Your goal: Render the records between the line containing "Which of the two" and the end of the records, both ends included, as a two-column CSV with the headers "query" and "reply" and one row per record. Put each text and its answer in a single quoted field, with line breaks replaced by spaces.

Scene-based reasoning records
■ ■ ■ ■ ■ ■ ■
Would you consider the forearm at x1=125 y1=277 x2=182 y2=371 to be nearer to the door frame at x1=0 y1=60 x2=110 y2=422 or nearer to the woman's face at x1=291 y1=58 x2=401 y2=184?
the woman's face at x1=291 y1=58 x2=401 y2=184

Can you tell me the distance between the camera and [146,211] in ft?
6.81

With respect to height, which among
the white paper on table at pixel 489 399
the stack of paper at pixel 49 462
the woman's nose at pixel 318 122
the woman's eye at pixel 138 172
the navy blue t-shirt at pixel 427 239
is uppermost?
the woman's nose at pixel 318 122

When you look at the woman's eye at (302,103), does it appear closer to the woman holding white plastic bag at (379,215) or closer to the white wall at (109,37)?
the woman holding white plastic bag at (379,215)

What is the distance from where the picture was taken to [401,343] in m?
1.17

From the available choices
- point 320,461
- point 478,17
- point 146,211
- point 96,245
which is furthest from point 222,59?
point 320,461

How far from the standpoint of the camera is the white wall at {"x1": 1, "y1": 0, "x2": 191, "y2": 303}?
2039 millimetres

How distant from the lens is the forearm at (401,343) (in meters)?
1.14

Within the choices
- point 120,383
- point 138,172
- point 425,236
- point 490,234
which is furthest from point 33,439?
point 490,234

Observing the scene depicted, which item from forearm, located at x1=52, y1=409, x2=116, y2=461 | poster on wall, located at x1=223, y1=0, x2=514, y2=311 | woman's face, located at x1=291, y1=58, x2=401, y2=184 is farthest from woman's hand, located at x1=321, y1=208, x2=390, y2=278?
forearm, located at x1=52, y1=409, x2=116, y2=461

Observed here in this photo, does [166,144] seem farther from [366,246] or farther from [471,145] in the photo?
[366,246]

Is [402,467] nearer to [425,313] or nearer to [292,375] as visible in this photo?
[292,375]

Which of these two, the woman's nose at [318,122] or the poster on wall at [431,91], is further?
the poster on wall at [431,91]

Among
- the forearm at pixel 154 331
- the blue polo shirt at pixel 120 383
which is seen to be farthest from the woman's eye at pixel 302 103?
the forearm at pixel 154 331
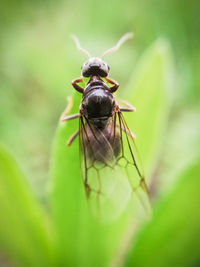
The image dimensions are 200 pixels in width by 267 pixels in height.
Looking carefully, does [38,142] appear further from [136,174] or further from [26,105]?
[136,174]

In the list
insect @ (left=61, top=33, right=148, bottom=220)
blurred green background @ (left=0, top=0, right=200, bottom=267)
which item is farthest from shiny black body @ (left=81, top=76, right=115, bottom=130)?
blurred green background @ (left=0, top=0, right=200, bottom=267)

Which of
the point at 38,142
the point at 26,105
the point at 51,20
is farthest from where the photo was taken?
the point at 51,20

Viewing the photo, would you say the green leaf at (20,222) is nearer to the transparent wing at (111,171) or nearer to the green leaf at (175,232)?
the transparent wing at (111,171)

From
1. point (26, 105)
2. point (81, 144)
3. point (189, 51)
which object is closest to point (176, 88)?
point (189, 51)

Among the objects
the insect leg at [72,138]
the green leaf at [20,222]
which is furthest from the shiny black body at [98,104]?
the green leaf at [20,222]

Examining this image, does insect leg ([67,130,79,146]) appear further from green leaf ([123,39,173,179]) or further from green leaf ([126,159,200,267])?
green leaf ([126,159,200,267])

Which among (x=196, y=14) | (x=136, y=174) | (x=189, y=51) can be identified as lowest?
(x=136, y=174)

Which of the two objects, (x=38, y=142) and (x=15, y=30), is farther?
(x=15, y=30)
■ ■ ■ ■ ■ ■ ■
Full answer:
query,reply
"Which of the two objects, (x=38, y=142) and (x=15, y=30), is farther?","(x=15, y=30)"